Reproduce the following lines verbatim, keeping every character, number, and line break unchanged.

Provided data >>
## begin

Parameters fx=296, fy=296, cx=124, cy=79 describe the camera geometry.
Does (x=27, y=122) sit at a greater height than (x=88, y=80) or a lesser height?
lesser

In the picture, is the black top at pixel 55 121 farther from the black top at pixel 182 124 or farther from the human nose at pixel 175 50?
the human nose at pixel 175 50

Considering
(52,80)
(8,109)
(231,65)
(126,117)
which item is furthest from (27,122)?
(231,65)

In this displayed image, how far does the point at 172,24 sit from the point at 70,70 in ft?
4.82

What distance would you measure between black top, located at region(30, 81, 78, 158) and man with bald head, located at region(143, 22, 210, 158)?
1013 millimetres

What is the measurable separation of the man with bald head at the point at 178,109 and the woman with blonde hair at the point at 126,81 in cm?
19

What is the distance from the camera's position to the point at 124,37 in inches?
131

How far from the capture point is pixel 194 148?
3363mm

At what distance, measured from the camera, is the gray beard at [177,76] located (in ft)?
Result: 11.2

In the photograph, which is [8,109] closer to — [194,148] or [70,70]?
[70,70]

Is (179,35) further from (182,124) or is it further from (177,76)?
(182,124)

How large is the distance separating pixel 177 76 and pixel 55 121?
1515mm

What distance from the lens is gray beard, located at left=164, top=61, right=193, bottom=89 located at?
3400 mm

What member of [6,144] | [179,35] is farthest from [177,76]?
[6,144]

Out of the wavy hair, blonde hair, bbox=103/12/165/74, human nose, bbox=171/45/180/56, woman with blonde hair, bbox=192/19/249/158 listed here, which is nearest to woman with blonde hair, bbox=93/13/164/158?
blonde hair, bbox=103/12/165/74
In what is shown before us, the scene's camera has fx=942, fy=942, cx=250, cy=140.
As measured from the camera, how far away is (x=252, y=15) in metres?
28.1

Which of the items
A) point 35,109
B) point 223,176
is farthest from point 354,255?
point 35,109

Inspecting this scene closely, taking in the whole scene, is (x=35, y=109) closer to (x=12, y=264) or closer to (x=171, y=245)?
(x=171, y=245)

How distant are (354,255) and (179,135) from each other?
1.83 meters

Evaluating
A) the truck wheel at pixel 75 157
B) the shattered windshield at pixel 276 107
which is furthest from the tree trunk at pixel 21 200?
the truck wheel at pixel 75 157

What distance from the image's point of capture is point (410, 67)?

## end

Response to this exercise >>
Parameters fx=296, fy=296, cx=124, cy=79 describe the camera geometry.
Does (x=27, y=122) sit at a greater height than (x=88, y=80) or a lesser height?
lesser

In the picture, is the black top at pixel 55 121 farther from the black top at pixel 182 124 or farther from the human nose at pixel 175 50?
the human nose at pixel 175 50

Considering
(52,80)
(8,109)
(231,65)
(126,117)
which item is furthest from (27,122)?
(231,65)

In this displayed image, how far does the point at 172,24 sit from the point at 70,70 in ft?
4.82

What distance would you measure between black top, located at region(30, 81, 78, 158) and man with bald head, located at region(143, 22, 210, 158)?
1013 millimetres

What is the measurable separation of the man with bald head at the point at 178,109 and the woman with blonde hair at the point at 126,81 in cm?
19

What is the distance from the camera's position to the point at 124,37 in inches?
131

How far from the capture point is pixel 194 148?
3363mm

At what distance, measured from the camera, is the gray beard at [177,76] located (in ft)?
Result: 11.2

In the photograph, which is [8,109] closer to — [194,148] or [70,70]?
[70,70]

Is (179,35) further from (182,124) or is it further from (177,76)?
(182,124)

How large is the distance separating pixel 177 76 and pixel 55 121?
1515mm

What distance from the lens is gray beard, located at left=164, top=61, right=193, bottom=89 located at?
3400 mm

What member of [6,144] | [179,35] is farthest from [177,76]?
[6,144]

Out of the wavy hair, blonde hair, bbox=103/12/165/74, human nose, bbox=171/45/180/56, woman with blonde hair, bbox=192/19/249/158 listed here, which is nearest to woman with blonde hair, bbox=93/13/164/158?
blonde hair, bbox=103/12/165/74
In what is shown before us, the scene's camera has fx=942, fy=942, cx=250, cy=140.
As measured from the camera, how far away is (x=252, y=15) in metres?
28.1

Which of the items
A) point 35,109
B) point 223,176
is farthest from point 354,255?
point 35,109

Inspecting this scene closely, taking in the whole scene, is (x=35, y=109) closer to (x=12, y=264) or closer to (x=171, y=245)?
(x=171, y=245)

How distant are (354,255) and (179,135) from each other?
1.83 meters

Evaluating
A) the truck wheel at pixel 75 157
B) the shattered windshield at pixel 276 107
which is furthest from the tree trunk at pixel 21 200?
the truck wheel at pixel 75 157

What distance from the image's point of capture is point (410, 67)?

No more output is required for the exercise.